• TASK DESCRIPTION:
Look through the listing below for the line with "太陽城集團在東方文華酒店辦尾牙,旗下太陽娛樂歌手溫嵐、許志安、蔣卓嘉等出席。" and the line with "Large Luxury white". Copy both, along with every line between them, exactly and with no pictures.

• SOURCE RECORDS:
....
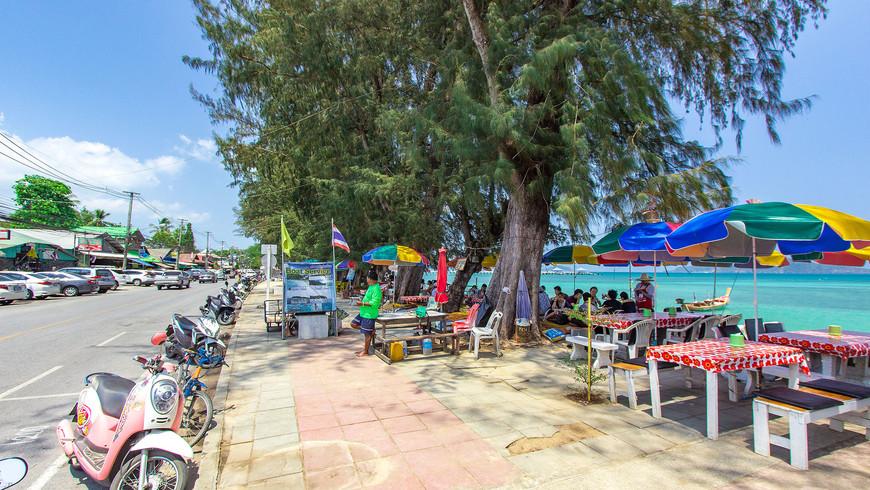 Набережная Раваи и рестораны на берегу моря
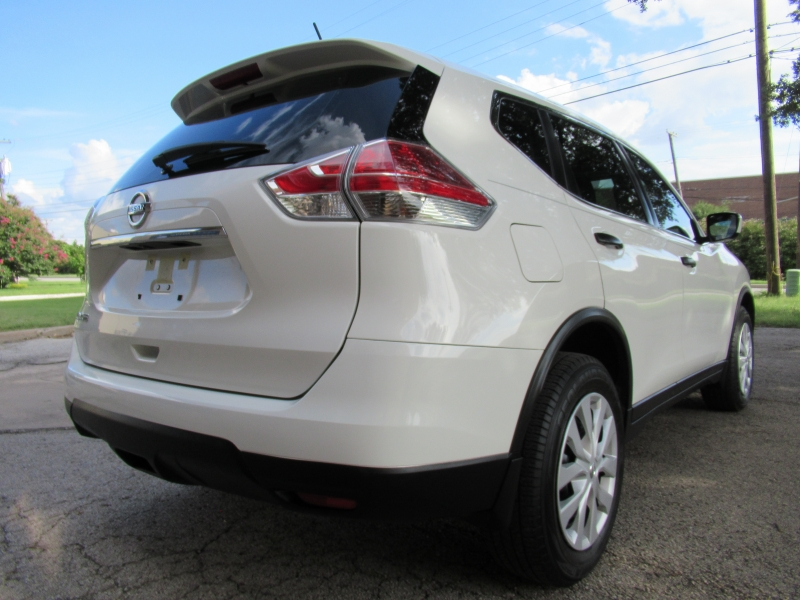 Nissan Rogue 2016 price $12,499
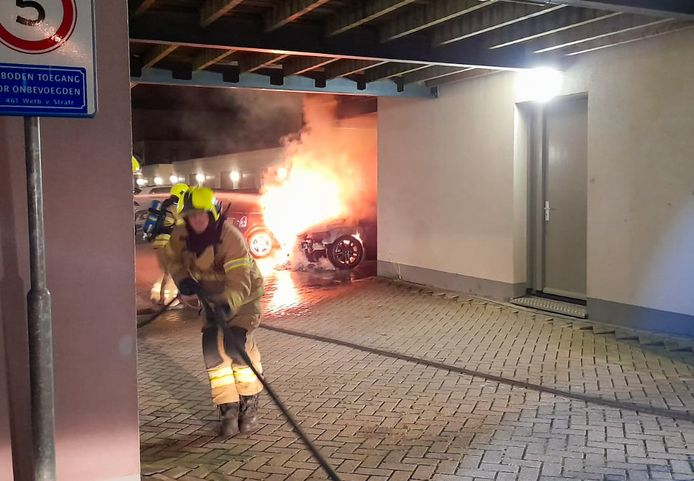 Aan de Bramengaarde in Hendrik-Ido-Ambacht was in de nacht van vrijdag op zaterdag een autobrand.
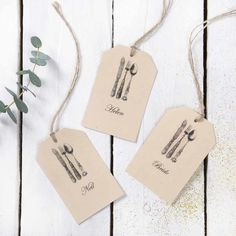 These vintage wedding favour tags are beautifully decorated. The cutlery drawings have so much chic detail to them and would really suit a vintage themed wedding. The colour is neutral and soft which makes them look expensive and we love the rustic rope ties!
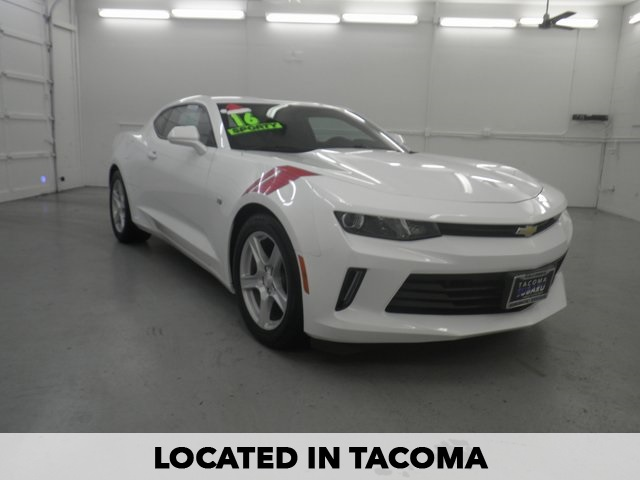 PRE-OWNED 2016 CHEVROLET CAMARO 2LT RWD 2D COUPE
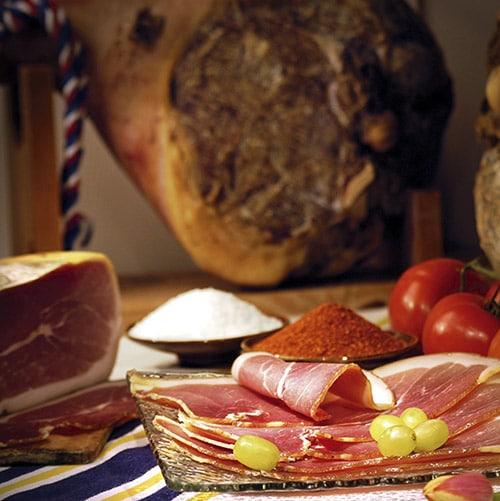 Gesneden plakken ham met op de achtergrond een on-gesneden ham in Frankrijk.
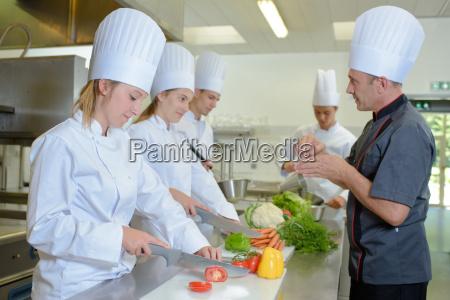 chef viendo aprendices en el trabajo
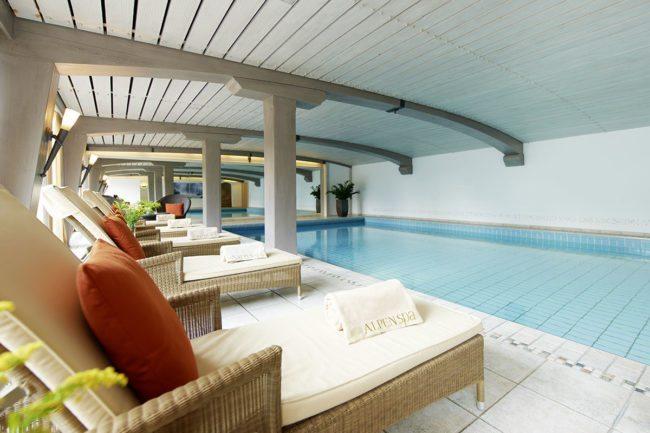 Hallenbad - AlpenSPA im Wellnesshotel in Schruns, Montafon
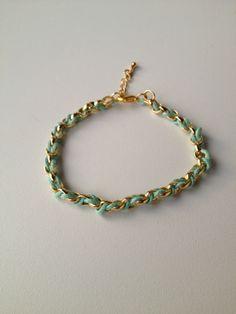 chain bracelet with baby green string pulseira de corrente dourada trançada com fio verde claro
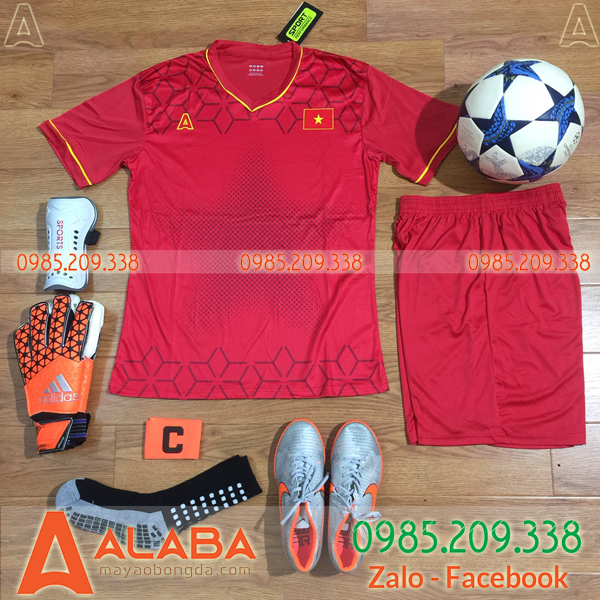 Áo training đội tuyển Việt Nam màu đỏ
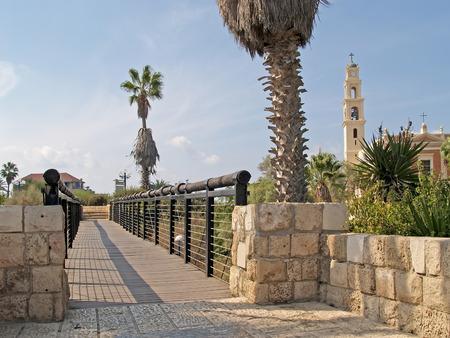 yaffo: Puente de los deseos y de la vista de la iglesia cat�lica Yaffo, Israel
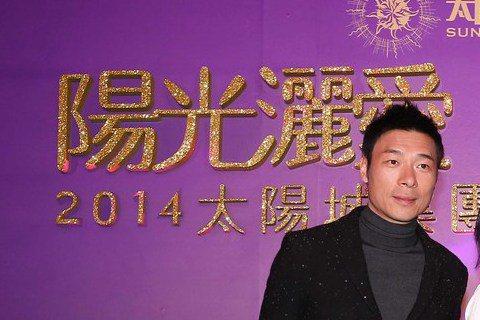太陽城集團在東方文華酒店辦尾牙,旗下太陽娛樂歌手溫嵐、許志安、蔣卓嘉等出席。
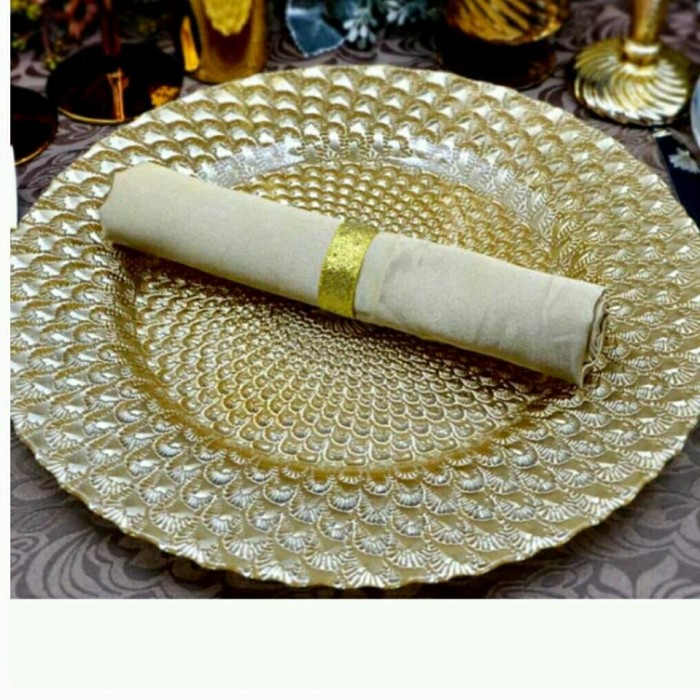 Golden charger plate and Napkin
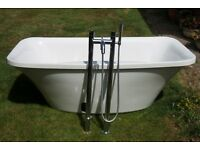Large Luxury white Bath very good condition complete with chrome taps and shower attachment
....
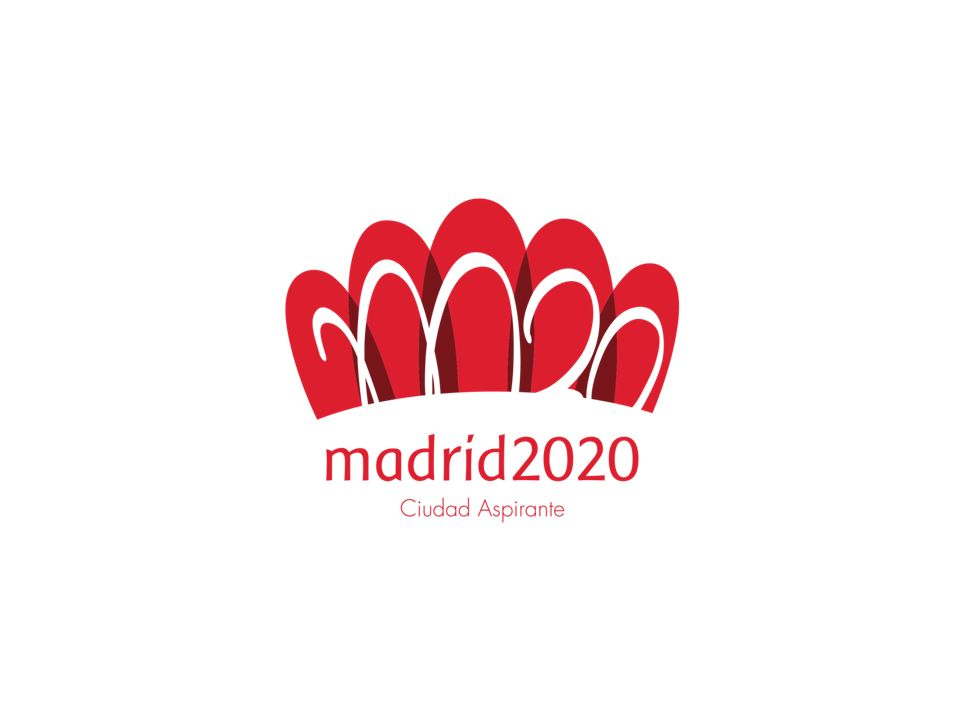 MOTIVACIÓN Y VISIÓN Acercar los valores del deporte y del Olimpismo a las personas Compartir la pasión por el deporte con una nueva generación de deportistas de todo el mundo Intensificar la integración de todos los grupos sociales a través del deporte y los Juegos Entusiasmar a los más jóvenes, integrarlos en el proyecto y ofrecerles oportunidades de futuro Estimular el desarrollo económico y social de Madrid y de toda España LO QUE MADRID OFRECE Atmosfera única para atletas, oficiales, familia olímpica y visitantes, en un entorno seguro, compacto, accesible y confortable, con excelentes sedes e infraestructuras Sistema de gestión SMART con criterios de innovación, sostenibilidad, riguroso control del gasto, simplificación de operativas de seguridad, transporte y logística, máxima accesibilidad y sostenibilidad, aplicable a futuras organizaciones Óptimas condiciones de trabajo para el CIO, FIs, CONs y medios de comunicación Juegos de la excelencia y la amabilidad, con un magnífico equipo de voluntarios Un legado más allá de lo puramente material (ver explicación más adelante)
....
• ANSWER TO THE PROBLEM:
太陽城集團在東方文華酒店辦尾牙,旗下太陽娛樂歌手溫嵐、許志安、蔣卓嘉等出席。
 Golden charger plate and Napkin
Large Luxury white Bath very good condition complete with chrome taps and shower attachment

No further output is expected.